Жмарин взял меня легонько за руку:
— Мы тебя, дорогой наш товарищ Черпанов, уважаем. Стихов мы твоих не читали, а если печатают, при нашем бумажном кризисе, значит, стихи нужные. И что хлопочешь насчет рабсилы — хорошо. Пиши ты свои стихи, получай суточные, а в смысле рабсилы: подальше.
— Отказ? Все — отказ?
— Зачем отказ? Ты посуди сам: к нам за пятидневку уже восемь уполномоченных набегло. Один за фотографа себя выдал, второй санитарный врач, двое — родственниками прикинулись, а один, окаянный, официантом в столовую затесался; по переулкам в роли нищих пристают. Житья нету, товарищ Черпанов. Не будь ты поэтом, мы б тебе просто по шее…
— Я поэт. Разве другие перед вами так выступали?
— Хуже.
— Вот вы и сравните: какое у них строительство и какое у меня. Урал. Поблизости Кузбасс. Рыба. Охота. Раков сколько угодно. Пивной завод. Молоко пять копеек кружка, а в Москве лупят шестьдесят.
— Знаю. Я, брат, живал и в Шадринске. Теплый город.
Смотрю, рабочие рассеиваются.
— Отказ?
— Для того, чтобы отказывать, товарищ Черпанов, надо раньше переговоры вести, а какие здесь переговоры, если ты нас от работы оторвал.
— Не финти, Жмарин. Обеденный перерыв.
— В обеденный у нас актеры когда выступают. Сосчитаем и тебя за актера. Зачем нам тебя в контору волочь? Попрут тебя в милицию… Вот не будь ты поэт…
Я отошел. Всыпали, сморщили! Опять в одиночной упряжке Черпанов. Очень обидно мне было, Егор Егорыч. Стоял я, думал: что бы такое выхватить сверкающее из ножон. Обрызгать, убаюкать, но не поверхностным, а рассудительным, благоразумным. Савченко приблизился к Жмарину. Заискивает Савченко! Еще одна обида. Слышу, говорит:
— Трепанье случилось. — Жмарин молчит, ждет. Савченко выбивает из себя. — А если он, действительно, актер? Черпанов. Знакомая фамилия.
— Зачем ему быть актером?
— А если номер
— Да ведь и не смешно, и не скучно.
— Для размышления. — Савченко загнал себя в последнее признание и с натуги покрылся даже потом. — Я на карту ставлю, Егор Петрович, свою неправильность. А не обижайся.
— Да чего мне обижаться, дорогой товарищ наш Савченко.

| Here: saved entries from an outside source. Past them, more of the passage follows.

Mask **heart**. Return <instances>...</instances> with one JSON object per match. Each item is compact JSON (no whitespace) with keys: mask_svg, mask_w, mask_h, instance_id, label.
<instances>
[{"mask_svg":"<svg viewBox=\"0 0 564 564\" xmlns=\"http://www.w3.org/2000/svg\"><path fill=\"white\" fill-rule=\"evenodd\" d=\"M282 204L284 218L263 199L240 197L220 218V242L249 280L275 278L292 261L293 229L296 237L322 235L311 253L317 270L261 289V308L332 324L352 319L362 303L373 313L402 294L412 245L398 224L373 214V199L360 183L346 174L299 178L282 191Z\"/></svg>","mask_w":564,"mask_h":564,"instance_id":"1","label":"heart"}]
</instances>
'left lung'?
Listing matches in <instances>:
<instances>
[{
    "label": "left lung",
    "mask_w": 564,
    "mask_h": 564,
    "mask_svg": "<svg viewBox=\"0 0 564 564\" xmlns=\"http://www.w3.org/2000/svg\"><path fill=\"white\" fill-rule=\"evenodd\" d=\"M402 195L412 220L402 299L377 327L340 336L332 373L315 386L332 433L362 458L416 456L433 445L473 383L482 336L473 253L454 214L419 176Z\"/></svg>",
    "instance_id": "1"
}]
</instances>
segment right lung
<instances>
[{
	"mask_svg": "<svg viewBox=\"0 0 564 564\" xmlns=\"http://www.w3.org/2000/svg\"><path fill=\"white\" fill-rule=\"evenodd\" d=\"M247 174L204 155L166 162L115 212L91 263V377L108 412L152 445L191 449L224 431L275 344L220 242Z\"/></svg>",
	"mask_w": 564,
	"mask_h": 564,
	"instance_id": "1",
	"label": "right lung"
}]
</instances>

— С Митричуком, когда будешь пить, позови. А переману лучших в бригаду и отказаться недолго.
— Зачем? Не вредно, если в меру. Мне, скажем, переманивать труднее, у тебя авторитет крупнее.
— Будто и крупнее.
— Я тебе говорю. Я знаю, у кого крупнее, у кого легче. Тили-били разводим, а как до работы дойдет, так в самый ужасный прорыв двигаем Савченко. Лето отличное. По грибы скоро поедем.

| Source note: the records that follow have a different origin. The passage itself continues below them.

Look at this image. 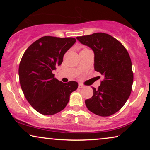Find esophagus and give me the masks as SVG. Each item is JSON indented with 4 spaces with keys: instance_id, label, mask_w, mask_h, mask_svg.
Instances as JSON below:
<instances>
[{
    "instance_id": "esophagus-1",
    "label": "esophagus",
    "mask_w": 150,
    "mask_h": 150,
    "mask_svg": "<svg viewBox=\"0 0 150 150\" xmlns=\"http://www.w3.org/2000/svg\"><path fill=\"white\" fill-rule=\"evenodd\" d=\"M79 88H81V89H82V88H84L85 87V86H84L83 84H81V83H79Z\"/></svg>"
}]
</instances>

— Поедем, — сказал Савченко, погруженный в славу. — А все-таки, что ни говори, Егор Петрович, в стихах лестно показаться. Стихами он меня пронял.
— Стихи — вещь лестная.
Пожалел я, Егор Егорыч, что нет у меня стихотворного дара. Помимо общей, довольно безопасной прибыли, каковую он приносит в данное время, как бы я смог мгновенно повернуть события! Много ли надо было для Савченко? Какие-нибудь два четверостишия, а тут, черт ее знает, какая чепуха в голову перла:
Твоих оград узор чугунный, Твоих задумчивых ночей Прозрачный сумрак. Блеск безлунный Когда я в комнате своей…Или:
Прибежали в избу дети, Второпях зовут отца: — Тятя, тятя, наши сети Притащили мертвеца…Главное, никак к моменту не подходило, а то бы мог и за свои выдать. И Жмарин на меня искоса поглядывал, видимо, ожидая вспышки. Посмотрел он на меня последний раз, поднял бороденку параллельно заводской трубе:
— Сами стихи напишем. Подпевай, Савченко.

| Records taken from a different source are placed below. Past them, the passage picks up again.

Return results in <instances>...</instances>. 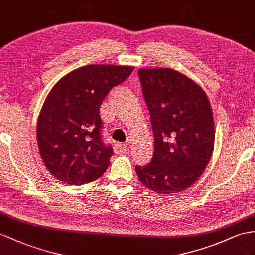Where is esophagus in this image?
Wrapping results in <instances>:
<instances>
[{
    "instance_id": "1",
    "label": "esophagus",
    "mask_w": 255,
    "mask_h": 255,
    "mask_svg": "<svg viewBox=\"0 0 255 255\" xmlns=\"http://www.w3.org/2000/svg\"><path fill=\"white\" fill-rule=\"evenodd\" d=\"M115 149L117 153H127L129 150V146L128 144H117Z\"/></svg>"
}]
</instances>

— А к чему? Твои, что ли, Егор Петрович. Не знаем…
— Подпевай. Стихи об нас.
Отошел я, Егор Егорыч. Запели они:
Славное море, священный Байкал, Славный корабль, омулевая бочка. Эй, баргузин, пошевеливай вал, Молодцу плыть недалечко…Юношество забирало круче, старики монотонили, но в общем было в песне кое-какое единодушие. В перерыве, между куплетами, Савченко, в надежде вернуть меня, не иначе, спросил громко:
— Позволь, Егор Петрович. А где же тут про меня?
— Ишь ты! Сразу захотел! Ты вот вначале из «нижесреднего» выберись, дело омногоэтажь, ну когда-нибудь и про тебя будут петь, — ответил Жмарин.